Inject a temporary SSH host key via cloud-init, use it only to retrieve the real long-term host keys, leaving no private key material exposed in userdata.
Key Takeaways
The technique works on any provider supporting cloud-init, including Hetzner Cloud, which has no proprietary first-connection verification solution.
Injecting a long-term private key directly via cloud-init is insecure: any process on the VM can read it from the metadata service at http://169.254.169.254.
The temporary key is never written to ~/.ssh/known_hosts; the script relies on OpenSSH key rotation to place only long-term keys there.
Leaks of cloud-init userdata after script termination are harmless because the temporary key is no longer valid.
The threat model explicitly excludes attackers who have already connected to the VM; logging is cited as the practical enforcement mechanism.

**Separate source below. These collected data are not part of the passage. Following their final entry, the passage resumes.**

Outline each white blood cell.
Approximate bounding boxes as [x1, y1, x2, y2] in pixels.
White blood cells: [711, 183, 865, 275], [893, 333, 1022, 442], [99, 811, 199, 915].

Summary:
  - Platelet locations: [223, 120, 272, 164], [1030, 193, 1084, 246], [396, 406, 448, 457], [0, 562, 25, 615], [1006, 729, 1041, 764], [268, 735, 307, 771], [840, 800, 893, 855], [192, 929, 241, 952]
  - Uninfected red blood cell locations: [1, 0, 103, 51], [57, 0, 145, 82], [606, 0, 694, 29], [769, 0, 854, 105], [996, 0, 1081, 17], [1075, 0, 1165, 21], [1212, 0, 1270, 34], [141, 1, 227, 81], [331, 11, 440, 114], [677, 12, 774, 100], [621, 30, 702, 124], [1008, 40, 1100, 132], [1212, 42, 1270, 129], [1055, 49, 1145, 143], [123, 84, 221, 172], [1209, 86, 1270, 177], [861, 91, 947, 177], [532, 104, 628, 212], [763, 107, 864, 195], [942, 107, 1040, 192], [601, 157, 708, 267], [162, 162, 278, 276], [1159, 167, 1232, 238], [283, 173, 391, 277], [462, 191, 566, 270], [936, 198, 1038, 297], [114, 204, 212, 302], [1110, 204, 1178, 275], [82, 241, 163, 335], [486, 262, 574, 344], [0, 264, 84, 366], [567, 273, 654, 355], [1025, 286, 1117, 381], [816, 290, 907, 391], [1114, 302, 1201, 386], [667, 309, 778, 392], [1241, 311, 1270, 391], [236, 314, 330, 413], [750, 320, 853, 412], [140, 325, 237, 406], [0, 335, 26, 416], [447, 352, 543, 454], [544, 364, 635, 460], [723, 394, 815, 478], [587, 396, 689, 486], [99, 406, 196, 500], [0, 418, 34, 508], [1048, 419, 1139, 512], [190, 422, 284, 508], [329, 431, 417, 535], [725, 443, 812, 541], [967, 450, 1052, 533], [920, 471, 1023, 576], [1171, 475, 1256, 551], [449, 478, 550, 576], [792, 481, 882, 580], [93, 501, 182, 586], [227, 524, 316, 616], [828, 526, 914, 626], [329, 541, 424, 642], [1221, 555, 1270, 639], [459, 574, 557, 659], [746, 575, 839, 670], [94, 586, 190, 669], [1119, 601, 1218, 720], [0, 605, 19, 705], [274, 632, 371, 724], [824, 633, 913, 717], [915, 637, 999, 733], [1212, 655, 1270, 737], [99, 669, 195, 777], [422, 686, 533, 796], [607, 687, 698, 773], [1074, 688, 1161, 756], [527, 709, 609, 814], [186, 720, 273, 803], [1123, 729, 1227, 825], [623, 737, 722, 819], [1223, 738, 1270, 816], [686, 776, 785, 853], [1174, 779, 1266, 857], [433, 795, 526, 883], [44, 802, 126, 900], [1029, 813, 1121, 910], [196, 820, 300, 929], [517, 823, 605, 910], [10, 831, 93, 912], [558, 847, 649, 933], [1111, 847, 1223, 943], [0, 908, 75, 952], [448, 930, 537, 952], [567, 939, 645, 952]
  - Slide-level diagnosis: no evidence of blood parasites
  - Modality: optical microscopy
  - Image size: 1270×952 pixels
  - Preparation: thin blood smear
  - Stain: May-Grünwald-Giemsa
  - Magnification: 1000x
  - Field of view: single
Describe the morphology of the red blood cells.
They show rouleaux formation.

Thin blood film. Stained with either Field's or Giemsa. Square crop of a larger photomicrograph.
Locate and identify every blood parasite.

Hacker News Comment Review
Commenters pointed out two existing provider-independent alternatives: SSH certificate authorities (signing host keys with a CA) and SSHFP DNS records, both of which solve the bootstrap problem without this script.
Debate over whether MitM is realistic at all was common, but the actual risk is password reuse or agent forwarding on the first connection to an attacker-controlled proxy, not key exchange compromise.
Several commenters noted that a handful of VPS providers already expose host fingerprints via dashboard or API, making this unnecessary where supported.
Notable Comments
@tptacek: “If you don’t assume the network between you and Hetzner is compromised, you might as well just use rsh instead of ssh.”
@Borealid: SSHFP DNS records with DNSSEC offer a zero-script alternative that SSH already supports natively.